Non seq. It depends on the cost of "doing something."

Andy G's avatar

“It depends on the cost of ‘doing something.’”

In theory, yes.

In practice, almost all the “doing somethings” involve growth reducing policies like restricting the supply of fossil fuel, or mandating so-called green energy are cures far worse than the disease.

Note I said almost all. But the conceit that interventionist industrial government policy will be net beneficial for growth is utterly unfounded. And that’s even without the now well-known public choice problems.
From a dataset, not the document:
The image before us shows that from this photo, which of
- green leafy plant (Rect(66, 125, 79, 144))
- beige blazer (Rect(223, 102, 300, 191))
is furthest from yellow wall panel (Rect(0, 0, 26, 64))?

Thomas L. Hutcheson's avatar

And the best way to combat doing the wrong thing I believe, is to advocate for doing the right thing.

Andy G's avatar

We agree there.

Where we disagree is that imo it is rarely the right thing for *government* to force people to do things via their monopoly power on violence.

“Don’t just do something. Stand there!”

Thomas L. Hutcheson's avatar

I think I’d agree to ”rarely.” But I think it’s importat to think about when those rare cases occur and then again if givne real world imperfections of government something X should be done.

Example: Capital punishment is the correct puishment in some cases. I don’t trust governments to act in and only in those cases.

Thomas L. Hutcheson's avatar

The US government should put some serious money into the effort of modeling how damage varies with different CO2 emissions trajectories. Because, like it or not, decisions ARE being made on the basis of model results. Why not the best results possible?

And for what it's worth, try to get COP to ask IPCC for better models.